● **EXCERPT TO READ**
Province promises cash to relocate Athabasca University staff
Alberta’s Advanced Education minister says he is willing to help Athabasca University with whatever it wants – including money – to relocate 500 employees to the small town that's the school's namesake, but says the school has not stepped up.
“I’ve offered to provide any kind of assistance that the university needs. They haven’t asked for any,” Demetrios Nicolaides said in a weekend interview.
Nicolaides said his department previously asked the university for a concrete plan by June 30 to expand the physical presence of the school in the town of 2,800.
“What I got on June 30 did not contain any financial asks, and did not even contain any kind of financial information or cost implications associated with moving (staff)," he said. “So in the absence of any details from the university, we’re going to have to take a step forward.”
Nicolaides’ comments come as the standoff between him and university president Peter Scott becomes increasingly confrontational, set against a looming deadline that holds the fate of the school in the balance.
The two sides have been debating the role and mission of Athabasca University for months. It is Canada’s largest online university, hosting 40,000 students linked up virtually across Canada and beyond with instructors.

● **EXERCISES TO COMPLETE**
1) Answer these questions about the Athabasca University article:
(a) How many employees does the minister want the school to relocate?
(b) By what date did the department ask the university for a concrete plan?
(c) How many students does the university host?
2) Repeat word for word the part of the Athabasca University article that opens with the words containing "Province promises cash" and closes with "town of 2,800.".
3) Can you go on with the Athabasca University article, picking up after its final sentence?

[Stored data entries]
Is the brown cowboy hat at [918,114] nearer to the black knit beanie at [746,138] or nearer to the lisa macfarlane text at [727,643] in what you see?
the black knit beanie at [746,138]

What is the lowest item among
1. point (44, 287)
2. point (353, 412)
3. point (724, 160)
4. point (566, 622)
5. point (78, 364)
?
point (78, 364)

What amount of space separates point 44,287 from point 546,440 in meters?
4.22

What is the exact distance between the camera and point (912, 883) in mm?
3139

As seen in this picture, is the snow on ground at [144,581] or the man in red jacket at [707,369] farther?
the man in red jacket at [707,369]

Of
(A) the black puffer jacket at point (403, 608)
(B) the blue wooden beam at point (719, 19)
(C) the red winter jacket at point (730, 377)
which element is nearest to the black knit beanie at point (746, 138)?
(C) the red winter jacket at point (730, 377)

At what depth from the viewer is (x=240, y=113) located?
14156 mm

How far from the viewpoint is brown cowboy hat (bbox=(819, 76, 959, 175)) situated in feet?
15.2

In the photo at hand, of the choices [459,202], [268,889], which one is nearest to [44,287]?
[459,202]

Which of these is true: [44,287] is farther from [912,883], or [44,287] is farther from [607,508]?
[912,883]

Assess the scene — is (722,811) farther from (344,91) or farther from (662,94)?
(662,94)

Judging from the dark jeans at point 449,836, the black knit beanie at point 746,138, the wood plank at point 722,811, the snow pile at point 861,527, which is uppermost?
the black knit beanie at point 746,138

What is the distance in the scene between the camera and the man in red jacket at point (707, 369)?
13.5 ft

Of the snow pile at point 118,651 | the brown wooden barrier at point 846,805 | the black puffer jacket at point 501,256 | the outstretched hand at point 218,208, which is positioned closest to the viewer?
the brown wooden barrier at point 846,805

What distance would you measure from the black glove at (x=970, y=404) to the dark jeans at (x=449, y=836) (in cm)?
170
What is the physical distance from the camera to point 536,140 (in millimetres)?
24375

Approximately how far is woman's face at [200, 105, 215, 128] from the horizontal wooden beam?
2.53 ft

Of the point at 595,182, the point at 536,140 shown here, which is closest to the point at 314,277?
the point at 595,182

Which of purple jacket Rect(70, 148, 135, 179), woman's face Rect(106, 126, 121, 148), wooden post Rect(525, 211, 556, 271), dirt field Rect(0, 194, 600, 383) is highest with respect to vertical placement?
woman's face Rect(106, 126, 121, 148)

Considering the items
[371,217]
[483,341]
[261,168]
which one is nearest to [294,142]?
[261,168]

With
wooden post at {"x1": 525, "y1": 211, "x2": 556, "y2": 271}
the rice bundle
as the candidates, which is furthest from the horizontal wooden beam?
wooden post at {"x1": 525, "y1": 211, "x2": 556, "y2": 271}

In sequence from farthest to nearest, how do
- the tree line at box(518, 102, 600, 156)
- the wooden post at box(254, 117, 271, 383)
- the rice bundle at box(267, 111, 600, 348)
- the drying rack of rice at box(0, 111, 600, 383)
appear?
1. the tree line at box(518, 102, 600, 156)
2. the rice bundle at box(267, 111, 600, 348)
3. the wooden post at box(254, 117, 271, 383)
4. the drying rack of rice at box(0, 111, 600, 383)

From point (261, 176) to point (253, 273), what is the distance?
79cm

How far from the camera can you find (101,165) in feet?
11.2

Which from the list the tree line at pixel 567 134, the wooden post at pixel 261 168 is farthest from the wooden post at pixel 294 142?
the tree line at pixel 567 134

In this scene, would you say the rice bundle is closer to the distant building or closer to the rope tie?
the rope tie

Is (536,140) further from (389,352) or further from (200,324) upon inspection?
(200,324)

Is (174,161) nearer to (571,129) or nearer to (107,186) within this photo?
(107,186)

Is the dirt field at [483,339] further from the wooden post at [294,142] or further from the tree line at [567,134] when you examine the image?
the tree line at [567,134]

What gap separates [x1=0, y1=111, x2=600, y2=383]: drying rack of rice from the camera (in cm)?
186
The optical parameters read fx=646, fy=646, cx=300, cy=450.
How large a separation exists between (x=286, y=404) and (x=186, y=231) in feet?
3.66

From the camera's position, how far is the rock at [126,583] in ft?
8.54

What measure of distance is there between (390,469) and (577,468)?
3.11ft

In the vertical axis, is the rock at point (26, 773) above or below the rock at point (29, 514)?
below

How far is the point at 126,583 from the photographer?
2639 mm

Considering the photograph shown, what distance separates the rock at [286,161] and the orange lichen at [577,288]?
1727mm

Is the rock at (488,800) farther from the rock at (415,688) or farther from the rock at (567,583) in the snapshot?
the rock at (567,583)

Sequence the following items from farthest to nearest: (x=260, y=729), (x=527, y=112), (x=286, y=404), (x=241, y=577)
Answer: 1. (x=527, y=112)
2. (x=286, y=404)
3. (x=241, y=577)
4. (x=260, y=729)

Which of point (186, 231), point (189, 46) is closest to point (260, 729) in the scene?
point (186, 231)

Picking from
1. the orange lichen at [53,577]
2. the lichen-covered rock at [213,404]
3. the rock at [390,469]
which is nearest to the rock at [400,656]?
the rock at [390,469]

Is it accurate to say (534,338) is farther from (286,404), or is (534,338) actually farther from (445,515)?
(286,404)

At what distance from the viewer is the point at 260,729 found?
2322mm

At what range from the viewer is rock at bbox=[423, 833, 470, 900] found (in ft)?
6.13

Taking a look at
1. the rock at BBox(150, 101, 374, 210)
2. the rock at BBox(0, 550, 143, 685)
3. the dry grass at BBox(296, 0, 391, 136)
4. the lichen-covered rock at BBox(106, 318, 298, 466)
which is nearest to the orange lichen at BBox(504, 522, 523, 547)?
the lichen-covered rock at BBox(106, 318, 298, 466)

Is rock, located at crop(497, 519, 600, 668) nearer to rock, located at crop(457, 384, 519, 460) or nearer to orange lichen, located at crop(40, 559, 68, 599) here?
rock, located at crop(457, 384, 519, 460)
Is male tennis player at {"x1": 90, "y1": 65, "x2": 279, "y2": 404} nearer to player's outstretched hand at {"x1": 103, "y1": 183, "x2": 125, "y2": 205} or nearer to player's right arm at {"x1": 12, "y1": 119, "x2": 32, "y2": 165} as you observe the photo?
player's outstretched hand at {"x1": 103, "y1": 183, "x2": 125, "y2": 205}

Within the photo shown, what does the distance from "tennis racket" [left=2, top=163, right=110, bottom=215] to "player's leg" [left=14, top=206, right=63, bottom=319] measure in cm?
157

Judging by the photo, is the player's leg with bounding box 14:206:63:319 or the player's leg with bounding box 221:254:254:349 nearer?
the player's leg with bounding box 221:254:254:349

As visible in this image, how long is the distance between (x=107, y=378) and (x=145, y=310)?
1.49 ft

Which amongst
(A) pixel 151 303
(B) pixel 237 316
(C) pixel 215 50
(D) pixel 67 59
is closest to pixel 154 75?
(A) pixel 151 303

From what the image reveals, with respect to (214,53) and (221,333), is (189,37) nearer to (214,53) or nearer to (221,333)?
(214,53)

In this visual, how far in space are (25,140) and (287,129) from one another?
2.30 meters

● **EXPECTED RESPONSES**
1)
(a) 500
(b) June 30
(c) 40,000

2)
Province promises cash to relocate Athabasca University staff
Alberta’s Advanced Education minister says he is willing to help Athabasca University with whatever it wants – including money – to relocate 500 employees to the small town that's the school's namesake, but says the school has not stepped up.
“I’ve offered to provide any kind of assistance that the university needs. They haven’t asked for any,” Demetrios Nicolaides said in a weekend interview.
Nicolaides said his department previously asked the university for a concrete plan by June 30 to expand the physical presence of the school in the town of 2,800.

3)
It was moved from Edmonton to Athabasca, 145 km north of the provincial capital, almost 40 years ago to provide distance learning and help rural economic growth.
Therein lies the rub.
Over time, the school’s on-site staff has dwindled as more began working remotely. The COVID-19 pandemic accelerated that shift and now only a quarter of the 1,200 staff work on-site.
Local residents formed a lobby group a year ago seeking to reverse that trend, and in March Premier Jason Kenney promised to find a way to bring more staff back.
Nicolaides agrees, saying he is not reinventing the school’s mandate but simply trying to reverse the trend away from it.
Scott has openly agreed to disagree.
On Friday, he publicly called the plan backward and self-defeating while making it harder to recruit top talent and needlessly siphoning off critical funds, resources, and time better devoted to learning.
Scott said he wants to help but said it’s unfair to ask the school to be the town's key economic driver.
“(The plan) will add absolutely nothing to the university,” said Scott in a video presentation to staff and students.
Scott also noted the move would ironically involve some university staff who already work remotely in other rural areas being directed to move to this rural area all in the name of rural development.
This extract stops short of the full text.